- **Task statement**
Retyping the entries exactly is all that is required.
== Segment start ==
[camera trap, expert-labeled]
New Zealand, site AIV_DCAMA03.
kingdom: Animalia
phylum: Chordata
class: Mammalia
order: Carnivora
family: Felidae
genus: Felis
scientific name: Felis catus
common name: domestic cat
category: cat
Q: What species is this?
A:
== Segment end ==
- **Written answer**
[camera trap, expert-labeled]
New Zealand, site AIV_DCAMA03.
kingdom: Animalia
phylum: Chordata
class: Mammalia
order: Carnivora
family: Felidae
genus: Felis
scientific name: Felis catus
common name: domestic cat
category: cat
Q: What species is this?
A:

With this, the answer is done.